A Eurasian avian-like H1N1 swine influenza reassortant virus became pathogenic and highly transmissible due to mutations in its PA gene

 Fei Meng, Huanliang Yang, Zhiyuan Qu, +7 , Yan Chen, Yijie Zhang, Yaping Zhang, Liling Liu, Xianying Zeng, Chengjun Li, Yoshihiro Kawaoka and Hualan Chen 

August 15, 2022
119 (34) e2203919119

Abstract

Previous studies have shown that the Eurasian avian-like H1N1 (EA H1N1) swine influenza viruses circulated widely in pigs around the world and formed multiple genotypes by acquiring non-hemagglutinin and neuraminidase segments derived from other swine influenza viruses. Swine influenza control is not a priority for the pig industry in many countries, and it is worrisome that some strains may become more pathogenic and/or transmissible during their circulation in nature. 

Our routine surveillance indicated that the EA H1N1 viruses obtained different internal genes from different swine influenza viruses and formed various new genotypes. In this study, we found that a naturally isolated swine influenza reassortant, A/swine/Liaoning/265/2017 (LN265), a representative strain of one of the predominant genotypes in recent years, is lethal in mice and transmissible in ferrets.

LN265 contains the hemagglutinin, neuraminidase, and matrix of the EA H1N1 virus; the basic polymerase 2, basic polymerase 1, acidic polymerase (PA), and nucleoprotein of the 2009 H1N1 pandemic virus; and the nonstructural protein of the North American triple-reassortment H1N2 virus

By generating and testing a series of reassortants and mutants, we found that four gradually accumulated mutations in PA are responsible for the increased pathogenicity and transmissibility of LN265. We further revealed that these mutations increase the messenger RNA transcription of viral proteins by enhancing the endonuclease cleavage activity and viral RNA–binding ability of the PA protein. Our study demonstrates that EA H1N1 swine influenza virus became pathogenic and transmissible in ferrets by acquiring key mutations in PA and provides important insights for monitoring field strains with pandemic potential.

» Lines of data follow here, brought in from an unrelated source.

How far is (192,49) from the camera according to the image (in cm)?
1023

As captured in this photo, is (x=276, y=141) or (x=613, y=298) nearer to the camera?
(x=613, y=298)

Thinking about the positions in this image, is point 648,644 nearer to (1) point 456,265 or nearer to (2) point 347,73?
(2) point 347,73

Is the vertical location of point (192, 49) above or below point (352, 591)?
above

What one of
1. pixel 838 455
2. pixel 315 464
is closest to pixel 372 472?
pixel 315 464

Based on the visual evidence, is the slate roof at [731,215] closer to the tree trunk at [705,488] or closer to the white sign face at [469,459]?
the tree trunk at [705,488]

          (Continue . . . )

While EA H1N1 has been on our radar now for 7 years without generating a pandemic strain, we may have caught a bit of a break in 2018 when African Swine Fever (ASF) arrived and quickly spread in China leading to the loss (through infection, or culling) of roughly half of China's swine population. 

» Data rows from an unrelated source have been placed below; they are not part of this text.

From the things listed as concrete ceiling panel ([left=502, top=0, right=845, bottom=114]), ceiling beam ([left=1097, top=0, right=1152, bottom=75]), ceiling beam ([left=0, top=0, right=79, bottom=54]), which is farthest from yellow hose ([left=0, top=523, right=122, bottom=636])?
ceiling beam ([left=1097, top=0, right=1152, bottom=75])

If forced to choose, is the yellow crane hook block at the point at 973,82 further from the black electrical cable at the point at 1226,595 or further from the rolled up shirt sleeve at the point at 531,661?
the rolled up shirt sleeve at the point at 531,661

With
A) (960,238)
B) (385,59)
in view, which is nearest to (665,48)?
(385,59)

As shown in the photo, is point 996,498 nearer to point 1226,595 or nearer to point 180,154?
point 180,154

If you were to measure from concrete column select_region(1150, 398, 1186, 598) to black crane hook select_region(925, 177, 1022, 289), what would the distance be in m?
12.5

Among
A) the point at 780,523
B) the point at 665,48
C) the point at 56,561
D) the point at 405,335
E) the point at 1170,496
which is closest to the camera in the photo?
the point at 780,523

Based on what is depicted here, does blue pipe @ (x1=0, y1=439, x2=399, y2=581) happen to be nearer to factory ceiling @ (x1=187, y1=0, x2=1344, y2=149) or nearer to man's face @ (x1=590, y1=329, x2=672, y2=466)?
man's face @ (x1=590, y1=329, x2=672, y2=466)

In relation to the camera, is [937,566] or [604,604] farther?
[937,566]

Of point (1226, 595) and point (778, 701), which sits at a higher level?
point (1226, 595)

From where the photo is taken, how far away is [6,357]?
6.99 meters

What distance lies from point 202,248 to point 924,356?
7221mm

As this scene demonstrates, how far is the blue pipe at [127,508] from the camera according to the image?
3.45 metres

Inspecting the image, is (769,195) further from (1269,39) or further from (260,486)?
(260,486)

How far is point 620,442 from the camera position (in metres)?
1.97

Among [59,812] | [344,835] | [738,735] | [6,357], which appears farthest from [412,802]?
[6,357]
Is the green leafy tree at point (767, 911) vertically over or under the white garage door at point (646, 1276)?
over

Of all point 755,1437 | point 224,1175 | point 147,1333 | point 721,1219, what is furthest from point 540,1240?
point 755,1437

Fewer pigs, and curbs on transportation of swine, likely slowed - and may have even disrupted - the evolution of EA H1N1.  

China's swine industry is reportedly recovering, and while that may be good news for farmers and a protein hungry nation, it may provide the EA H1N1 virus with new opportunities to reassort into a genuine public health threat. 

Nothing happens in a vacuum, of course, and evolution is rarely steady or linear. There are too many factors at play that could either enhance, or derail, EA H1N1's chances of hitting the pandemic jackpot. 

All of which makes trying to predict the source of the next pandemic a mug's game. But nature has a deep bench, and unlimited time, making another pandemic inevitable.